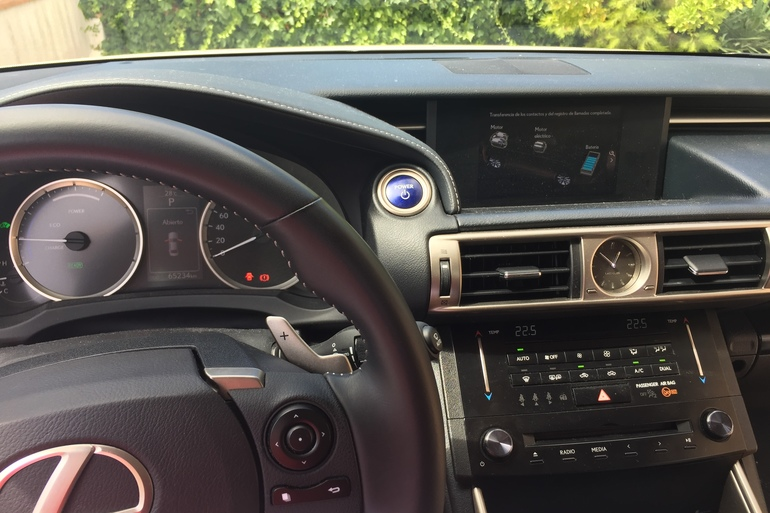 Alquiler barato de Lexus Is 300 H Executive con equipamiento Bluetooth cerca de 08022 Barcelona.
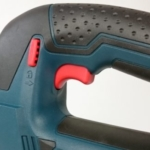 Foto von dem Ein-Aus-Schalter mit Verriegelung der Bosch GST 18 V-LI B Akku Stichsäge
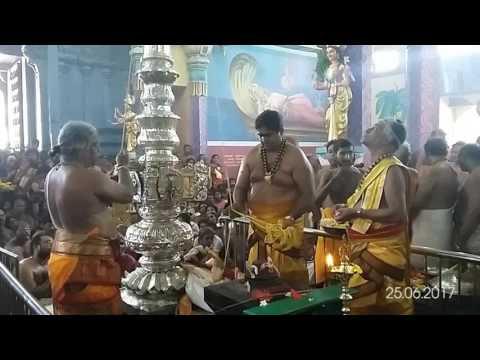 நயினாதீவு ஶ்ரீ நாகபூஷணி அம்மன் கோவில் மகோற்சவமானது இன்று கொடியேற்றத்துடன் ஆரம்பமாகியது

-----

▶ THE PROBLEM: Exact reproduction is required. Output only the lines from the one with "Foto von dem" through the end of the listing above, both ends included, and no pictures.

▶ ANSWER TO THE PROBLEM:
 Foto von dem Ein-Aus-Schalter mit Verriegelung der Bosch GST 18 V-LI B Akku Stichsäge
 நயினாதீவு ஶ்ரீ நாகபூஷணி அம்மன் கோவில் மகோற்சவமானது இன்று கொடியேற்றத்துடன் ஆரம்பமாகியது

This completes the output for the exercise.